I’m a huge fan of WBCQ, which can be heard on 5110/7415/9330/15420MHz, depending on time and location.  They bill themselves as the only true Free Speech Radio and I’d have to agree.  WBCQ exists as a transmitter and people purchase airtime to broadcast their shows.  Content is not censored and as a result, you are likely to hear shows with which you strongly disagree.  By the same token, there are a lot of shows you are likely to find appealing, as I do.  [Just don’t listen to what you don’t like.]


I urge you to visit the website (above) and check out their offerings.  You’ll find everything from lots of religious broadcasting to 2600 (hacking), very old music and radio, pirate radio, and general ranting.  Some of the content is streamed so you can get a taste of what they have available if you don’t have a shortwave receiver.  Check it out – I almost guarantee you’ll find something you really like that’s not available on commercial radio.  While you’re at it, check out other shortwave stations for news you won’t hear from Mainstream Media.  It’s always interesting to hear what the rest of the world thinks, minus the American spin.  Check out this Google search for some starting points.

If you don’t have a shortwave radio laying about, you can go to places like Radio Shack and purchase a tiny, inexpensive radio like the Grundig Mini300 for $29.95 or the discontinued Mini100 for less.  You can also go up to the better Grundigs, some of which you can power via battery, adapter or windup for emergencies.  Any of these radios will get you started in the very interesting world of shortwave radio. [Note: if you want to listen to radio amateurs – hams – you will want to look for a radio that has SSB capabilities – these start at around $89 for various Kaitos and Grundigs.]

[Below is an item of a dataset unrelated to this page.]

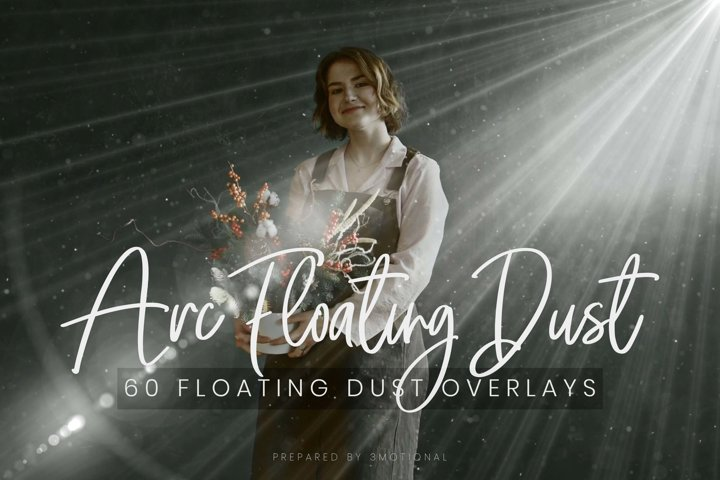 60 ARC Floating Dust Flare Effect Photo Overlays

At 1pm Eastern, there was a show on WBCQ 9330MHz called Project Disclosure [www.projectdisclosure.com – online shortly].  They were talking about a lump of Stuff sent to a lab for analysis.  The results come back that this Stuff is an odd combination of samarium and cobalt.  This combination went on to become part of the speakers in boom boxes.  For you guitar players, it’s also in certain Fender (and Bill Lawrence?) pickups.

The program’s guest today was Stanton Friedman, the grandfather of Roswell research.  The Stuff, if I heard correctly, came from Roswell.  It was tested at Wright Dynamics, conveniently located at Wright Patterson Air Force Base.  For people who study this sort of thing, WPAFB is where the Roswell debris was flown (including certain `organic’ debris).  There are records of flights from Roswell Army Air Force Base (the Air Force wasn’t a separate branch then) to Wright Patterson, as well as corroboration from personnel who flew/flew with the debris.

If The Day After Roswell and others are correct, this crash eventually brought us night vision, fiber optics, integrated circuits, and samarium cobalt magnets.  These were run through the Foreign Technology Desk (nice name, eh?) at the Pentagon and to Industry, where they were examined for function and possible production.


We (as in the Earth) already used vacuum tubes at this time.  We did not have transistors or integrated circuits at the time of Roswell (although AT&T claims the transistor was invented in 1947, the same year).  The artifacts taken for examination did not include vacuum tubes (ThermionicEmissions refers to the method by which tubes operate).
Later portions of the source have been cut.